BokuWa Veterano |
# abr/07
Vítimas do conhecimento que acumulam,
pesquisadores são perseguidos no Brasil
e no exterioR, enfrentando uma guerra
contra seus direitos individuais
Por Júlio Wiziack
Única brasileira a receber o prêmio Manuel Velasco-Suarez, a mais alta honraria concedida pela Organização Panamericana de Saúde (Opas), a antropóloga Débora Diniz nem teve tempo para comemorações. Foi demitida da Universidade Católica de Brasília, onde lecionava, no mesmo dia em que colocou a mão no troféu concedido por seu trabalho na área de medicina fetal. O episódio, ocorrido há cinco anos, ganhou repercussão internacional, especialmente depois que a Pró-Vida, uma organização ligada à Igreja Católica, começou uma campanha contra a pesquisadora, a quem chamava de “a abortista”. Desde então, Débora teve de trocar quatro vezes o número de seu telefone e perdeu a conta das ameaças que recebeu (uma delas foi de morte). Depois de anos exigindo retratações, a especialista chegou no início deste ano à mais alta instância do Judiciário. Sua ação por danos morais corre no Supremo Tribunal Federal (STF). A justificativa: o desrespeito à liberdade de cátedra.
Criada na Alemanha por volta de 1830, a cátedra é um sistema que garante a um professor universitário autonomia de pesquisa, independentemente do local onde trabalha. Na prática, isso significa que ele não pode ser demitido nem pressionado para mudar sua linha de estudo. “A idéia é preservar a produção do conhecimento, livrando a ciência dos conflitos de interesse”, diz Flávio Edler, presidente da Sociedade Brasileira de História da Ciência (SBHC).

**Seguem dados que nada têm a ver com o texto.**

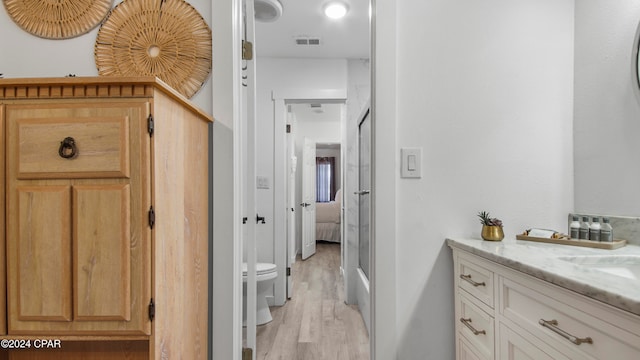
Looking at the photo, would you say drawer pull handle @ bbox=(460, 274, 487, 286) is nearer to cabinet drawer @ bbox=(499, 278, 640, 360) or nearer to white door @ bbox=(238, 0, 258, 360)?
cabinet drawer @ bbox=(499, 278, 640, 360)

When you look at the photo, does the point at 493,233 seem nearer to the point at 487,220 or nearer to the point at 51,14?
the point at 487,220

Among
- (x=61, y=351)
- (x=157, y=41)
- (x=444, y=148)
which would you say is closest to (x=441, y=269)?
(x=444, y=148)

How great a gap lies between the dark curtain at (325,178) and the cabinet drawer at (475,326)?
8.74m

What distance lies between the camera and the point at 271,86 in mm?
3227

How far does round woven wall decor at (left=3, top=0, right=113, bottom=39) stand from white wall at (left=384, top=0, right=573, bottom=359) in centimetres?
131

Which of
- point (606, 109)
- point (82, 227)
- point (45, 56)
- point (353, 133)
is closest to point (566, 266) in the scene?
point (606, 109)

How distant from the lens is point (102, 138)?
33.8 inches

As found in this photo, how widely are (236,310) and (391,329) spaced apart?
2.14ft

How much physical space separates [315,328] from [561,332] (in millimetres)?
2038

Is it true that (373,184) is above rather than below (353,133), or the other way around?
below

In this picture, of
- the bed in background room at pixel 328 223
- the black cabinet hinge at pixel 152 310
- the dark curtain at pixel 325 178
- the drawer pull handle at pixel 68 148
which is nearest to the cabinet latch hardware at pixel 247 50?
the drawer pull handle at pixel 68 148

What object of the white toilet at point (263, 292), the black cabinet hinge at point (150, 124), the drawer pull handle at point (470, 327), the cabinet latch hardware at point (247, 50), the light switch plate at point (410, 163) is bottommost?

No Brasil, os problemas começaram a surgir em universidades particulares, principalmente as confessionais – nome dado às instituições ligadas a grupos religiosos. Nesses centros são grandes as chances de censura sempre que os dogmas seculares entram em xeque. Foi o que aconteceu com Débora Diniz, cujos estudos comprovaram os benefícios do aborto para as mulheres em casos de má-formação fetal. Consultada por ISTOÉ, a reitoria da Universidade Católica de Brasília não se pronunciou até o fechamento da edição.
Mas esse silêncio tem prazo de validade. A ação que chegou ao STF promete abrir uma discussão pioneira. Afinal, universidades e centros de pesquisa confessionais recebem boa parte dos recursos do Conselho Nacional de Desenvolvimento Científico e Tecnológico (CNPq). Para se ter uma idéia, a Pontifícia Universidade Católica do Rio de Janeiro, de São Paulo e do Rio Grande do Sul recebem juntas 4% das verbas liberadas pelo CNPq. É mais do que ganham a Universidade Federal da Paraíba, a Universidade Federal de Goiás, a Universidade Federal de Mato Grosso do Sul e o Instituto Nacional de Pesquisas da Amazônia, núcleos fundamentais para o desenvolvimento do Norte e do Nordeste.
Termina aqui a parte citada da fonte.